## [PAGE EXCERPT]

To test whether our final series is robust against the choice of the primary BB observers, we repeated the same analysis for different BB combinations. We used all possible combinations of highquality longlasting observers over four different intervals: (1) RGO (1900–1976), Koyama (1947–1984), Mt Wilson (1923–1958); (2) Wolfer (1880–1928), Quimby (1889–1921); (3) Schmidt (1841–1883), Spoerer (1861–1893), Weber (1859–1883), Wolf (1848–1893); (4) Schwabe (1826–1867), and Stark (1813–1836). This led to 48 alternative reconstruction series. Additionally, we constructed two more series by replacing Kanzelhöhe (1957–2010) with Cragg (1947–2009) and Locarno (1958–2010) and keeping all the other BBs as in the main series. Thus the total number of various GSN reconstructions was 50. We also included Flaugergues and Horrebow BBs in all series, but excluded the standalone BBs. The reference observer was chosen between RGO, Koyama, and Mt Wilson. Locarno has been excluded from all composites and our main series, however, we include it here as a BB to evaluate its effects on the calibration. We note that Quimby, as an individual observer, has overlap only with RGO, Wolf and Spoerer, while Stark has no overlap with any other BB observer used here. Thus, many of these auxiliary series result from disconnected BBs and are sometimes based on poor statistics. They can be used to assess uncertainties related to the BB selection, but as individual series, they are much less reliable than our main composite series. In this process, we did not exclude any other observers except those automatically rejected by the code (Sect. 3.3). The selection of observers within the BBs was performed automatically and may, of course, differ from those listed in Tables A.1–A.7.
Figures 10 and 11 show the differences between our main series and the different auxiliary series, described above. The difference is mostly within the ± 1σ interval. Moreover, if the three main BB observers, i.e. RGO, Wolfer, and Schwabe, are fixed, the differences among the reconstructed series are quite small (Fig. 11) and, thus, the choice of other BBs is not important. Using Koyama as the BB observer instead of RGO leads to systematically lower counts of sunspot groups (see blue curve in Fig. 10), but these counts are still within the 1σ error bars.
Thus, we can conclude that the method is stable regarding the exact choice of the BB observers with the potential uncertainty lying within the formal error bars.
Fig. 11 Difference between the main reconstructed series and the auxiliary series produced with different backbone combinations that include RGO, Wolfer, and Schwabe. Grey shaded area represents the ±1σ uncertainties of the main series. 
4.2.2. Shape of the matrix
The majority of the calibration matrices constructed for individual observers have a shape (see Fig. 3) similar to that expected from synthetic data with an artificial acuity threshold applied (Usoskin et al. 2016a). This implies that the quality of an observer can be adequately quantified by his/her acuity observational threshold. However, distorted behaviour was found for some observers during periods of high solar activity, so that an observer, who is “poor” (counting less groups than the reference observer) during periods of low and moderate activity, may appear to report more groups during solar activity maxima as if he/she were a better observer than the reference observer. This is caused by the low statistics and such columns in the matrix were replaced by the fit (Sect. 3.3). In the case in which this behaviour occurred over an extended region of the matrix, the observers were rejected by the code.

## [EXERCISE AIM]
In the sunspot passage, what was the total number of GSN reconstructions? Rely only on the sunspot passage.

## [DATA SECTION]
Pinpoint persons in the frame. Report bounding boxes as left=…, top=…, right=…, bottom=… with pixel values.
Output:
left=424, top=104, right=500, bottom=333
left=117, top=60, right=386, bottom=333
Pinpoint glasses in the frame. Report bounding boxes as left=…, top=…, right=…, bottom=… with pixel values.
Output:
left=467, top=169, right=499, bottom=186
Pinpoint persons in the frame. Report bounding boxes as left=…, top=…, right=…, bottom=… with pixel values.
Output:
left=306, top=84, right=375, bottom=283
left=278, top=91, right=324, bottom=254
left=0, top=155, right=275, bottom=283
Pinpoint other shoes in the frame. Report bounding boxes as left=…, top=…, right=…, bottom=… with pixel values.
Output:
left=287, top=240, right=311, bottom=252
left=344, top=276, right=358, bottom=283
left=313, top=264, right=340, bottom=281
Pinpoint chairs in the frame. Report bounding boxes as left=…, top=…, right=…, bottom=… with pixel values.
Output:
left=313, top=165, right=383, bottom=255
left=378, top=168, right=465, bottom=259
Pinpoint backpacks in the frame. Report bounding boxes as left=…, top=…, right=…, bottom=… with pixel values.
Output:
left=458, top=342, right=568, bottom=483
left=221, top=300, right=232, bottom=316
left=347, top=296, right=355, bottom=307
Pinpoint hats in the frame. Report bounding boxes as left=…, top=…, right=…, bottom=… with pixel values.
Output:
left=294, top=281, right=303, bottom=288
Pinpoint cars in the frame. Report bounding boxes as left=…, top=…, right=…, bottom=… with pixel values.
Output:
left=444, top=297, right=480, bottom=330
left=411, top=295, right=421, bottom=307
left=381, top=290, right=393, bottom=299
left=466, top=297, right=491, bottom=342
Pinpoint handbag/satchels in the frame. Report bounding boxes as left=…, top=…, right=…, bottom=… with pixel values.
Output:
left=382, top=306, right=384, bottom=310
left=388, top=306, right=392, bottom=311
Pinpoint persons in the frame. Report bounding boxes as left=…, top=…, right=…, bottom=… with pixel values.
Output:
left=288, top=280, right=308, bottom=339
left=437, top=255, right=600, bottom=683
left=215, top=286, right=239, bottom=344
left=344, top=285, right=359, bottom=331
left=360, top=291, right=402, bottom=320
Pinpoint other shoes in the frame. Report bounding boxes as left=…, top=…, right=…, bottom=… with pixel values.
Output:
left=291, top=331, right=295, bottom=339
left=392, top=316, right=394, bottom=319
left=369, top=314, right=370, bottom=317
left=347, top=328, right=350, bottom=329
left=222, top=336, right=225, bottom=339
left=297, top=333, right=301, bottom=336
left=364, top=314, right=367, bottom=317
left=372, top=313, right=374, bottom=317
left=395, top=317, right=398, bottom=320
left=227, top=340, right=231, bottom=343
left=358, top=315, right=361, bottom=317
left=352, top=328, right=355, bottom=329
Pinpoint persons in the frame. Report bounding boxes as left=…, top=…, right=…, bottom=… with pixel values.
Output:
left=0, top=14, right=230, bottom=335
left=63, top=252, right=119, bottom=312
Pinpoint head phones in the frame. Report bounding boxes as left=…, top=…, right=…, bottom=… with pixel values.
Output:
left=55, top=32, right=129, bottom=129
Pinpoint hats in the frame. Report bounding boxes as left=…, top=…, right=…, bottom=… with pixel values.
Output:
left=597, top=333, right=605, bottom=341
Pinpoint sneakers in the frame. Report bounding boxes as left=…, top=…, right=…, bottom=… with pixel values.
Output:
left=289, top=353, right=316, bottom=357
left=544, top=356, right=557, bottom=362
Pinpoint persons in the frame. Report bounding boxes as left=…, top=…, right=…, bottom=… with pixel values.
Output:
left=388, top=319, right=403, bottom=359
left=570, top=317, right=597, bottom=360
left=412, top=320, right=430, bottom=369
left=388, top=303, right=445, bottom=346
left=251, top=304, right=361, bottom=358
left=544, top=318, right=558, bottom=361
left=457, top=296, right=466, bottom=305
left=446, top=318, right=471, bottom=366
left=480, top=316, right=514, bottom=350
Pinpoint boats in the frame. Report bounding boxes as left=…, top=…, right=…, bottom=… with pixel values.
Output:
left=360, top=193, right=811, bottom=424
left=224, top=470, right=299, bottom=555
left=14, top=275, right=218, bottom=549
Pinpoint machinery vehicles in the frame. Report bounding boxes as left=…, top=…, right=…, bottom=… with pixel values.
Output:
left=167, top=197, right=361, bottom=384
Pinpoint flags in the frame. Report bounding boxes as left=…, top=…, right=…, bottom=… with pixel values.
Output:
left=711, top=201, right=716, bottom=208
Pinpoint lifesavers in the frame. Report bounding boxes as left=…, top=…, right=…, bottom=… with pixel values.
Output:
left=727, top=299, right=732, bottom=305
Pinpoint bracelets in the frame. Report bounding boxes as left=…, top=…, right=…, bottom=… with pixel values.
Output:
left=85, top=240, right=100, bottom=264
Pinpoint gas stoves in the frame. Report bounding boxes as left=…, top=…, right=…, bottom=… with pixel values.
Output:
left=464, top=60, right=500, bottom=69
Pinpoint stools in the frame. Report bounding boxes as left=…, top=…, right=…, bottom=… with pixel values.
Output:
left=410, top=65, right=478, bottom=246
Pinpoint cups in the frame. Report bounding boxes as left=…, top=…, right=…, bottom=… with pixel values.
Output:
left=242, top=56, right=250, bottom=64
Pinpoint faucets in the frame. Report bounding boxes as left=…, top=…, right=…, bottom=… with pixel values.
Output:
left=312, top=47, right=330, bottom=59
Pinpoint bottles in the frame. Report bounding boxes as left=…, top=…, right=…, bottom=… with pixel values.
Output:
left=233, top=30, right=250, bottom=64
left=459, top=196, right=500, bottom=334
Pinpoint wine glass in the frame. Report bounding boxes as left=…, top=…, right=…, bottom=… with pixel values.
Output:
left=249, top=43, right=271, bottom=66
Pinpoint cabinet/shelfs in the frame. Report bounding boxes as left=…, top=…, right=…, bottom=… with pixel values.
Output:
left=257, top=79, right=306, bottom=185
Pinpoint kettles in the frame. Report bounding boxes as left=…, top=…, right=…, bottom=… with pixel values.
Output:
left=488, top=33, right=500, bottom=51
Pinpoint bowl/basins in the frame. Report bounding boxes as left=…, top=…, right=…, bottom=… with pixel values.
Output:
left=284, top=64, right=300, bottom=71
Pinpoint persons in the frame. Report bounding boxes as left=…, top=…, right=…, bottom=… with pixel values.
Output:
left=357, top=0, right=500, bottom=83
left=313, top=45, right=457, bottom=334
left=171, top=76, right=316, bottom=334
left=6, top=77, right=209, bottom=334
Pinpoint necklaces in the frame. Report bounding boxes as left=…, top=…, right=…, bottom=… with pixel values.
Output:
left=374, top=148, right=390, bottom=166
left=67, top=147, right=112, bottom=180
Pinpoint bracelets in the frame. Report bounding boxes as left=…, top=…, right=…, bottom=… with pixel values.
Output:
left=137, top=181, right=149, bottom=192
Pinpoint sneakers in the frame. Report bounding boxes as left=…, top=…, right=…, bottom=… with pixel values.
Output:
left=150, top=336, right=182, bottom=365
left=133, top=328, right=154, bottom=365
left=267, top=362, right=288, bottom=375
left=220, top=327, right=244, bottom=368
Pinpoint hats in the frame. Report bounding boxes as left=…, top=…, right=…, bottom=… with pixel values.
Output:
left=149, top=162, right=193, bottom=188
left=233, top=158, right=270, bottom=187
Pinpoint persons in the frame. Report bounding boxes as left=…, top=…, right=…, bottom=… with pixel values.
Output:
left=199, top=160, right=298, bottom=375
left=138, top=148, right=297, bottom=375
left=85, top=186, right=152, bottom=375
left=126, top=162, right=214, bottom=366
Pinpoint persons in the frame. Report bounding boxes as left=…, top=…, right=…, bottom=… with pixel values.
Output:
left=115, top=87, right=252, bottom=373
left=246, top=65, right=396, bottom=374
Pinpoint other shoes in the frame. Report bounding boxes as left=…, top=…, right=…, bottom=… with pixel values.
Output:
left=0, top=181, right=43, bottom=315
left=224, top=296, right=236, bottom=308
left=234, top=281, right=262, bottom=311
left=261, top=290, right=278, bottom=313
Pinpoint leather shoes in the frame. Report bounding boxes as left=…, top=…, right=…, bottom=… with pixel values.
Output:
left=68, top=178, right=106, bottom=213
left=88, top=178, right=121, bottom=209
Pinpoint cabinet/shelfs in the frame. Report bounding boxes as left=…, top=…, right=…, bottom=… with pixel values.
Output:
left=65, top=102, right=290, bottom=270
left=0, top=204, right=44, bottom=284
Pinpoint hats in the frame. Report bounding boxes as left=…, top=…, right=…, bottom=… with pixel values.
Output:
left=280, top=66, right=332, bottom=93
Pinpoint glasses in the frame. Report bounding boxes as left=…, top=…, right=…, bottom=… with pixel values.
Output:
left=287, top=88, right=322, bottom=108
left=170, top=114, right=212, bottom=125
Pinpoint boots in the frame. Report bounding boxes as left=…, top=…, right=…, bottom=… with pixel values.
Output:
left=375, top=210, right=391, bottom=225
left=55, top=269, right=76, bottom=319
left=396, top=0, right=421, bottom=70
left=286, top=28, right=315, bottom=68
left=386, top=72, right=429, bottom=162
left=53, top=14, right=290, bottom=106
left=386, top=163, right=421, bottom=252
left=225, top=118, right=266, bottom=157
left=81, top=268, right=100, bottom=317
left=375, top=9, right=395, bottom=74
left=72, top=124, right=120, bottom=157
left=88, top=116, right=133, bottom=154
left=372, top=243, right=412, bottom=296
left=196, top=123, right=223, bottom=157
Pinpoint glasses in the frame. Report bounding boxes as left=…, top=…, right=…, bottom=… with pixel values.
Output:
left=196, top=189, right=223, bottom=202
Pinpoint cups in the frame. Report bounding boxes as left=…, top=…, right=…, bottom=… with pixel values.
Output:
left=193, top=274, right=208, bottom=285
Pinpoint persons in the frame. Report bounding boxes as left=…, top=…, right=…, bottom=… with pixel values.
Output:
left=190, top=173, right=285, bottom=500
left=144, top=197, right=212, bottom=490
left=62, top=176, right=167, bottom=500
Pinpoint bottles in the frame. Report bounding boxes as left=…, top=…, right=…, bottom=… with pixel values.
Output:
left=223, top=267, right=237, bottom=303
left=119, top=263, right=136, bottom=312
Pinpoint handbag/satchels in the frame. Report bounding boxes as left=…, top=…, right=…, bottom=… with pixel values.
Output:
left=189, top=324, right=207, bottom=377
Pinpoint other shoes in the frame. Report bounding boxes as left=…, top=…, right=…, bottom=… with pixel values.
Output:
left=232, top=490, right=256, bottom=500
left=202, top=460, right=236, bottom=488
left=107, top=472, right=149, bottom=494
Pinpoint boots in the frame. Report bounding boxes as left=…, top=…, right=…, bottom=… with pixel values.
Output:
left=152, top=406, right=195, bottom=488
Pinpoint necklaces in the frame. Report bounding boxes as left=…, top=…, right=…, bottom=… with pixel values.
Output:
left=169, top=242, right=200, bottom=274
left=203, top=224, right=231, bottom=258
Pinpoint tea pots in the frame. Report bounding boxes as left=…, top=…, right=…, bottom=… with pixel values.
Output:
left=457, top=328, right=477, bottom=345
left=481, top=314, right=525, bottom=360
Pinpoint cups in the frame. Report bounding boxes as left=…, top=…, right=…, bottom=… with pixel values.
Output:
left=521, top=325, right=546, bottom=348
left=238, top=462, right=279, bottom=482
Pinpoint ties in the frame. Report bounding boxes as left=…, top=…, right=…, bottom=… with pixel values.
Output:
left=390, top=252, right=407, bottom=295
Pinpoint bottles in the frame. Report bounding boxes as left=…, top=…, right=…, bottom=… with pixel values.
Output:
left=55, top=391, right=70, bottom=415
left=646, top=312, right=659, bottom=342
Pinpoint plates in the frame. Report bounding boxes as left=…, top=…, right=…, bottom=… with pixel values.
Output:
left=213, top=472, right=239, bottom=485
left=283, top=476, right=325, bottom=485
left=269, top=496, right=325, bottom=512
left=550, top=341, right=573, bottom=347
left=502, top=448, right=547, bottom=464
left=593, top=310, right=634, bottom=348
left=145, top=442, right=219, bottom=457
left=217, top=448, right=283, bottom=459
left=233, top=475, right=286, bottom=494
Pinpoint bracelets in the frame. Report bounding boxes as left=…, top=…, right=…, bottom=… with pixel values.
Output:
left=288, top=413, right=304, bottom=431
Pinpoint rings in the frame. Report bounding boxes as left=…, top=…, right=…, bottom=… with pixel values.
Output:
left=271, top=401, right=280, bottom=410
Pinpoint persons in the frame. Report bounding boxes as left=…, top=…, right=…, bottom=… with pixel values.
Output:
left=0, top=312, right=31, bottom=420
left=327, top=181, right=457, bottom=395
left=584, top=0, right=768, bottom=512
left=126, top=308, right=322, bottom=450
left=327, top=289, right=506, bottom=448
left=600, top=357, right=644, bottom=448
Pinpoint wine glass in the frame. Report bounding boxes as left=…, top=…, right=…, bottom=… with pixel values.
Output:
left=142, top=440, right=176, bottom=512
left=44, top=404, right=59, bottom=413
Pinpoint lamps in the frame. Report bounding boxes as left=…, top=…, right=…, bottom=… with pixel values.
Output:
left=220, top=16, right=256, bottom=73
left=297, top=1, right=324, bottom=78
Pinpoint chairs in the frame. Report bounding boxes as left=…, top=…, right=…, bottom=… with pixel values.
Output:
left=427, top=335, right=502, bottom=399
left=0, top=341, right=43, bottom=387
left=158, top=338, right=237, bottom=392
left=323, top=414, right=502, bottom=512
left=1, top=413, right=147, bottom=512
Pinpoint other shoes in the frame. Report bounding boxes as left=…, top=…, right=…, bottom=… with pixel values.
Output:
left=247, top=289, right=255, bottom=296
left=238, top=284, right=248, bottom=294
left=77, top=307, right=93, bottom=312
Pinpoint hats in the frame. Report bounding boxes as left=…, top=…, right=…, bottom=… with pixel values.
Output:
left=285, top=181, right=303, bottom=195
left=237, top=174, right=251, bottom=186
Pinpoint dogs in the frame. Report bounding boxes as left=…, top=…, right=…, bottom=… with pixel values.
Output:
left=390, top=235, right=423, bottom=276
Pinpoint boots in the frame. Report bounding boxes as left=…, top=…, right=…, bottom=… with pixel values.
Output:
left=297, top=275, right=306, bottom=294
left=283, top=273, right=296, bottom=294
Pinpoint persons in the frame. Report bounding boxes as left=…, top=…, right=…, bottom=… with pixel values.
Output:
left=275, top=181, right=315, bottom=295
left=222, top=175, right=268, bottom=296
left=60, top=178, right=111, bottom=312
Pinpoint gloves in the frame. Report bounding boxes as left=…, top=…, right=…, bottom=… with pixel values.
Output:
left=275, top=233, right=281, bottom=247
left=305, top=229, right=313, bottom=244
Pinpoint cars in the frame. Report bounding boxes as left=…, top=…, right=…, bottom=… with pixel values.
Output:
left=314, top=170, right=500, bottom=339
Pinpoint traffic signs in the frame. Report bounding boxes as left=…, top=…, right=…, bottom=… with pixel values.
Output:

## [OUTPUT FOR THIS TASK]
The total was 50 GSN reconstructions.